Kodwa izibulo indodana yesaliwakazi uzalivuma ngokulinika isabelo esiphindwe kabili sakho konke okuficwayo kuye, ngoba liyikuqala kwamandla akhe; ilungelo lobuzibulo ngelalo.
18 Wanneer iemand een moedwilligen en wederspannigen zoon heeft, die de stem zijns vaders en de stem zijner moeder niet gehoorzaam is; en zij hem gekastijd zullen hebben, en hij naar hen niet horen zal,
Uba indoda ilendodana elenkani lengezwayo, engalaleli ilizwi likayise kumbe ilizwi likanina, sebeyijezisile, njalo ingabalaleli,
19 Zo zullen zijn vader en zijn moeder hem grijpen, en zij zullen hem uitbrengen tot de oudsten zijner stad, en tot de poorte zijner plaats.
khona uyise lonina bazayibamba, bayikhuphele ebadaleni bomuzi wayo, lesangweni lendawo yayo,
20 En zij zullen zeggen tot de oudsten zijner stad: Deze onze zoon is afwijkende en wederspannig, hij is onze stem niet gehoorzaam; hij is een brasser en zuiper.

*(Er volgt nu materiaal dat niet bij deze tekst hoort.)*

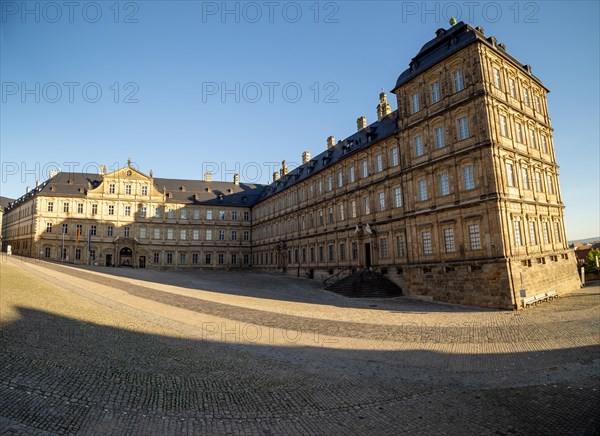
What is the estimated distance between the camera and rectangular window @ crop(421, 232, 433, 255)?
90.6 feet

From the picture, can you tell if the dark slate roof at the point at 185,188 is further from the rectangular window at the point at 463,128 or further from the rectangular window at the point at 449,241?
the rectangular window at the point at 463,128

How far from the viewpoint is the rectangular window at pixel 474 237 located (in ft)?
79.5

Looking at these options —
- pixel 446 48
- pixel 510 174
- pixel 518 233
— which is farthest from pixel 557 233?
pixel 446 48

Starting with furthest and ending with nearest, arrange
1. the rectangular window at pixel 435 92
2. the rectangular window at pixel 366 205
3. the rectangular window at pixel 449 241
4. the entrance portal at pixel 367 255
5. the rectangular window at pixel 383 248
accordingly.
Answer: the rectangular window at pixel 366 205, the entrance portal at pixel 367 255, the rectangular window at pixel 383 248, the rectangular window at pixel 435 92, the rectangular window at pixel 449 241

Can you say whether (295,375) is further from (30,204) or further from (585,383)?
(30,204)

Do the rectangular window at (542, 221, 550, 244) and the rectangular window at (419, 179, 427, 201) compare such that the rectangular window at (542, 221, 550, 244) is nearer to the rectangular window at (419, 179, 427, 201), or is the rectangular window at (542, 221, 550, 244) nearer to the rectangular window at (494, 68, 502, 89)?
the rectangular window at (419, 179, 427, 201)

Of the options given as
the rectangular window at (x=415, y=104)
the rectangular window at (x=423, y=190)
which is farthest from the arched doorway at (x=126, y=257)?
the rectangular window at (x=415, y=104)

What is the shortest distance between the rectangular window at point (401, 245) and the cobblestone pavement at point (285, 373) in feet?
40.0

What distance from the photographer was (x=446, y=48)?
27.6 m

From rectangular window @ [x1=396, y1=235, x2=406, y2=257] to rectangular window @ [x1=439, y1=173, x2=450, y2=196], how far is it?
210 inches

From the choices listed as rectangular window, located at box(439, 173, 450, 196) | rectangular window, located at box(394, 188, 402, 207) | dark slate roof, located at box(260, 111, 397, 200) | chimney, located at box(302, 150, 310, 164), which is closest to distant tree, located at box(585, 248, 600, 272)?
rectangular window, located at box(394, 188, 402, 207)

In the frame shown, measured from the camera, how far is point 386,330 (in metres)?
15.9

bathi ebadaleni bomuzi wayo: Lindodana yethu ilenkani, kayizwa, kayilaleli ilizwi lethu; iyisiminzi lesidakwa.
21 Dan zullen alle lieden zijner stad hem met stenen overwerpen, dat hij sterve; en gij zult het boze uit het midden van u wegdoen; dat het gans Israel hore, en vreze.

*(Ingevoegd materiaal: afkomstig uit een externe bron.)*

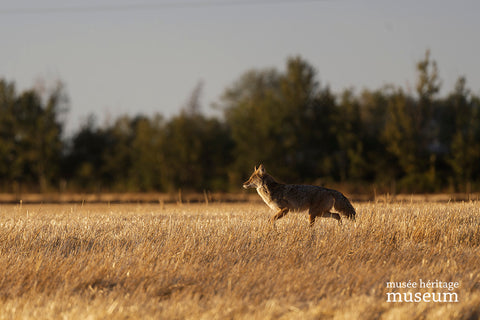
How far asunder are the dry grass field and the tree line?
23.6 meters

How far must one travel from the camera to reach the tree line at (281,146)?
117 ft

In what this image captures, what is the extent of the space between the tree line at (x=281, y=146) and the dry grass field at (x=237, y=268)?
23.6 meters

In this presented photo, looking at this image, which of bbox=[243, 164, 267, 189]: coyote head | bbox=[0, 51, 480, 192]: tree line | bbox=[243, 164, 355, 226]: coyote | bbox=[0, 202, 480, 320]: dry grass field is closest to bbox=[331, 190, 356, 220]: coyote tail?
bbox=[243, 164, 355, 226]: coyote

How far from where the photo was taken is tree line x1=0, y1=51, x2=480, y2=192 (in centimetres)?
3572

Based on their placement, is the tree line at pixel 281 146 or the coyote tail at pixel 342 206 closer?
the coyote tail at pixel 342 206

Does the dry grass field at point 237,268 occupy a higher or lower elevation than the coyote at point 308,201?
lower

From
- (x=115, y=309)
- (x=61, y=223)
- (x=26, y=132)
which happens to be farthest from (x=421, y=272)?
(x=26, y=132)

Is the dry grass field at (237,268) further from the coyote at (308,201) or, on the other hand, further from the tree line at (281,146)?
the tree line at (281,146)

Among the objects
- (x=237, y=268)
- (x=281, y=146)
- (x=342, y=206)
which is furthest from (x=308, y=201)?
(x=281, y=146)

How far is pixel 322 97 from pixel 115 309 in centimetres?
3320

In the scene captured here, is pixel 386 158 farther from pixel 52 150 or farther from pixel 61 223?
pixel 61 223

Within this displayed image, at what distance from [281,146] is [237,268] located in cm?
2821

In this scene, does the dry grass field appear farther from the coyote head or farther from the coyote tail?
the coyote head

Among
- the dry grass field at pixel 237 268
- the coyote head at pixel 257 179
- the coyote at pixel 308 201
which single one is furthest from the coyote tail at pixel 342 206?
the coyote head at pixel 257 179
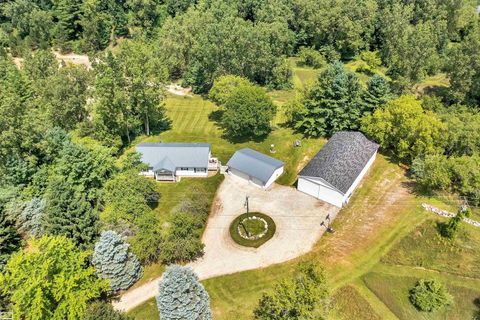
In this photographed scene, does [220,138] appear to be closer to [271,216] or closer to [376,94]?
[271,216]

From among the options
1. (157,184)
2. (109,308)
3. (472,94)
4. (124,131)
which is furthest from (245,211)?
(472,94)

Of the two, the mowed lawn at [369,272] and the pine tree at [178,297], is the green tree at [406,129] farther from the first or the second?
the pine tree at [178,297]

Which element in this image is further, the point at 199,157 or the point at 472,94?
the point at 472,94

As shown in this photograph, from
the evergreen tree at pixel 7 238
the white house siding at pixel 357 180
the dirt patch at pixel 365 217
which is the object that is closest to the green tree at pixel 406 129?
the white house siding at pixel 357 180

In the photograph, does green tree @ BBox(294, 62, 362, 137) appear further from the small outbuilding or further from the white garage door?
the white garage door

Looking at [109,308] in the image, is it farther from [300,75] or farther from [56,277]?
[300,75]

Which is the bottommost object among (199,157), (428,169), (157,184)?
(157,184)
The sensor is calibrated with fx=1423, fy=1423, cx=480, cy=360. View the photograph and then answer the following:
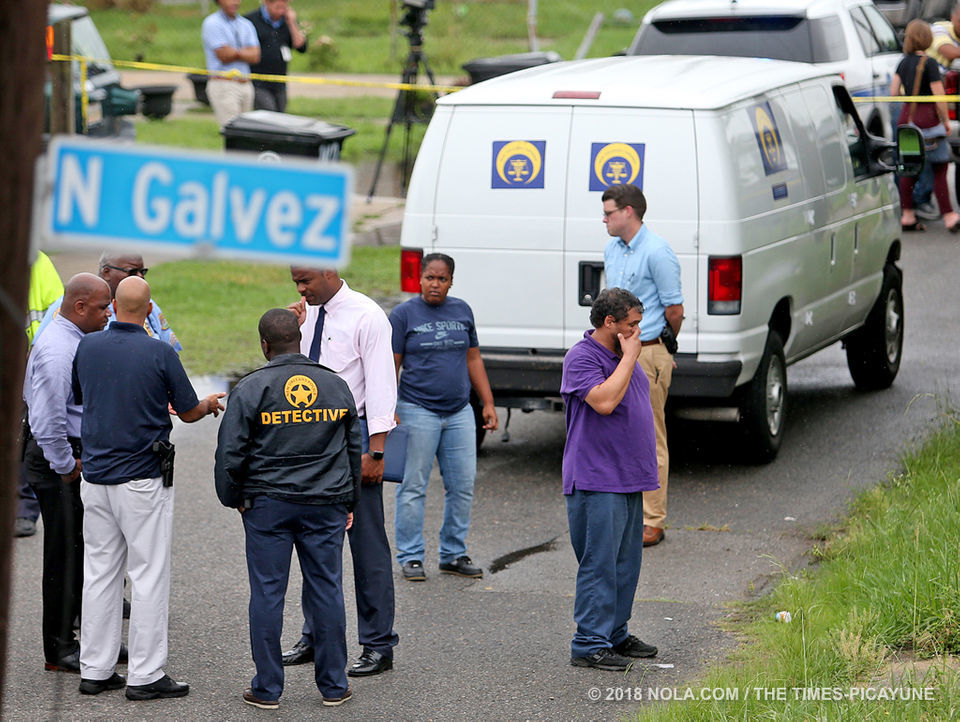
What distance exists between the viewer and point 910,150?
10180mm

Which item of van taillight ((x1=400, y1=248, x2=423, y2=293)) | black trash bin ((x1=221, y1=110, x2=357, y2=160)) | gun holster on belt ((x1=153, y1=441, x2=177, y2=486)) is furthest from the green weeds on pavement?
black trash bin ((x1=221, y1=110, x2=357, y2=160))

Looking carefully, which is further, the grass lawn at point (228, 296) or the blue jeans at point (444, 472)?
the grass lawn at point (228, 296)

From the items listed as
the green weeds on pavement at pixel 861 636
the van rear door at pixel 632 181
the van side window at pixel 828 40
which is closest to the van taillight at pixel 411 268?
the van rear door at pixel 632 181

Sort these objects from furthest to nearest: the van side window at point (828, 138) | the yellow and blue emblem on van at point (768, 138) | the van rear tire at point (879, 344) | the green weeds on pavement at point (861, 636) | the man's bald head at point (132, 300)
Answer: the van rear tire at point (879, 344), the van side window at point (828, 138), the yellow and blue emblem on van at point (768, 138), the man's bald head at point (132, 300), the green weeds on pavement at point (861, 636)

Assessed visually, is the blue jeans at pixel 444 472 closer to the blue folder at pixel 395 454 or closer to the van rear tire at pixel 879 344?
the blue folder at pixel 395 454

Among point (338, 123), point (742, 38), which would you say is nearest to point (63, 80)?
point (742, 38)

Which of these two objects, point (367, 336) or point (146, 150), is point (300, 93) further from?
point (146, 150)

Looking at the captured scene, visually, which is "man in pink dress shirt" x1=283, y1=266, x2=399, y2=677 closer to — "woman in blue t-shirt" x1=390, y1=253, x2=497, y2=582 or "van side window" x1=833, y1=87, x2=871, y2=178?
"woman in blue t-shirt" x1=390, y1=253, x2=497, y2=582

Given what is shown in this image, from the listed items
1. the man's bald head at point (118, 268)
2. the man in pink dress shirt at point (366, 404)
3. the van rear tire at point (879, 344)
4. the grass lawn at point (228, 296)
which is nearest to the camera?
the man in pink dress shirt at point (366, 404)

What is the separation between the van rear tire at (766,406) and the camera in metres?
8.63

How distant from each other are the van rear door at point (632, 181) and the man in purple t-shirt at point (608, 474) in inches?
81.3

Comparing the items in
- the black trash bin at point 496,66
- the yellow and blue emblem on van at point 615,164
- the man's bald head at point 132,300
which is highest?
the black trash bin at point 496,66

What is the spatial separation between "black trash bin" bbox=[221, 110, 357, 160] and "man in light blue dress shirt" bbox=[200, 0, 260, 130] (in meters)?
1.86

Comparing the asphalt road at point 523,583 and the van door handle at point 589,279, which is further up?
the van door handle at point 589,279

Khona wonke amadoda omuzi wayo azayikhanda ngamatshe ize ife; ngalokho uzakhupha ububi phakathi kwakho; njalo uIsrayeli wonke uzakuzwa, esabe.
22 Voorts, wanneer in iemand een zonde zal zijn, die het oordeel des doods waardig is, dat hij gedood zal worden, en gij hem aan het hout zult opgehangen hebben;
Njalo uba kuzakuba lesono emuntwini esifanele ukufa, abulawe, uzamphanyeka esihlahleni.
23 Zo zal zijn dood lichaam aan het hout niet overnachten; maar gij zult het zekerlijk ten zelven dage begraven; want een opgehangene is Gode een vloek. Alzo zult gij uw land niet verontreinigen, dat u de HEERE, uw God, ten erve geeft.
Isidumbu sakhe singahlali esihlahleni ubusuku bonke, kodwa lizamngcwaba lokumngcwaba ngalolosuku (ngoba ophanyekiweyo uqalekisiwe nguNkulunkulu), ukuze lingangcoliswa ilizwe lakho, iNkosi uNkulunkulu wakho ekunika lona ukuba yilifa.